**TASKS:**
1: List every person the passage about the 1860-61 legislative session mentions by name.
2: Write the next part of the passage about the 1860-61 legislative session and Mr. Kitchell, starting right after its last sentence.

**DOCUMENT:**
Just prior to the final adjournment, on motion of Mr. Church, a resolution, perhaps the only one of the kind to be found on the journals of the Legislature, was unanimously passed, granting to the chief clerk and his first assistant extra pay for work performed after midnight. The session of 1860-61 was doubtless the most important and exciting in the history of the State. S. M. Cullom [ed., Shelby Moore Cullom], afterwards Governor, and now United States Senator, was Speaker of the House, and Church and Hurlbut leaders on the Republican side, and those who heard Gov. Yates' inaugural address, will long remember it.

Remaining after the close of the session to finish up the journals, Mr. Kitchell had the good fortune to be among those who assembled to bid farewell to Mr. Lincoln as he took his departure for Washington, and to hear, from the platform of the car on which he stood, the memorable last words which the President elect uttered at his old home to the throng of anxious friends. The next time he saw Mr. Lincoln was on that sadder occasion, when the body of the martyred President was lying in state at the capitol in Springfield, and when thousands passed by the sarcophagus, Mr. Kitchell being one of the staff-officers detailed for duty as guard within the chamber on that day.

**DATA:**
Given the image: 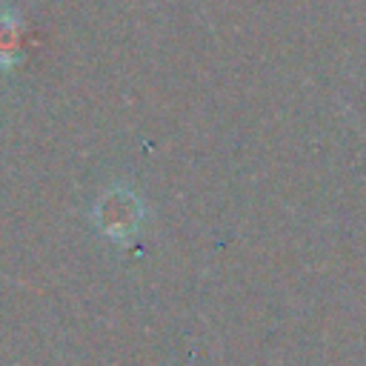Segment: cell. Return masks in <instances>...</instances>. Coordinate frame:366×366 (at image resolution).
Instances as JSON below:
<instances>
[{"mask_svg": "<svg viewBox=\"0 0 366 366\" xmlns=\"http://www.w3.org/2000/svg\"><path fill=\"white\" fill-rule=\"evenodd\" d=\"M137 203L123 194V192H112L100 200V209H97V217H100V226L106 234L112 237H123L126 232H134L132 226L137 223Z\"/></svg>", "mask_w": 366, "mask_h": 366, "instance_id": "6da1fadb", "label": "cell"}, {"mask_svg": "<svg viewBox=\"0 0 366 366\" xmlns=\"http://www.w3.org/2000/svg\"><path fill=\"white\" fill-rule=\"evenodd\" d=\"M23 23L11 11H0V66H11L20 54Z\"/></svg>", "mask_w": 366, "mask_h": 366, "instance_id": "7a4b0ae2", "label": "cell"}]
</instances>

**EXERCISE ANSWERS:**
1: Mr. Church, S. M. Cullom (Shelby Moore Cullom), Hurlbut, Gov. Yates, Mr. Kitchell, Mr. Lincoln

2:
Returning to his home at Hillsboro, only a few weeks elapsed until Mr. Lincoln made his first call for seventy-five thousand troops to aid in crushing out the rebellion, and Mr. Kitchell at once enlisted in the first company raised in Montgomery County. On arriving at Springfield, he resigned his clerkship in the Legislature, and went to Camp Yates with his company. He was chosen First Lieutenant, then appointed Adjutant of the regiment, and afterwards Captain of Company H, and on the expiration of his term was discharged.

At the next most pressing call for troops, in 1862, he was principally instrumental in raising a company, of which he was to have been the Captain, but the sudden sickness and subsequent death of his mother detained him at home until the company was filled and sworn into service and already in the field.

Anxious to do his part in the then desperate struggle, and disappointed in his purpose to enter the service with his companions and friends, he then established and conducted the Hillsboro Monitor [ed., probably the Union Monitor of Hillsboro, Illinois ]. He had previously been engaged in journalistic work, having published the Montgomery County Herald, a nonpartisan paper, for a couple of years, and edited the Charleston Courier, a Republican paper, during his residence in that town. The Monitor took strong grounds in favor of the prosecution of the war, and greatly aided the Union cause, and many copies weekly found their way to the front to cheer the absent soldiers.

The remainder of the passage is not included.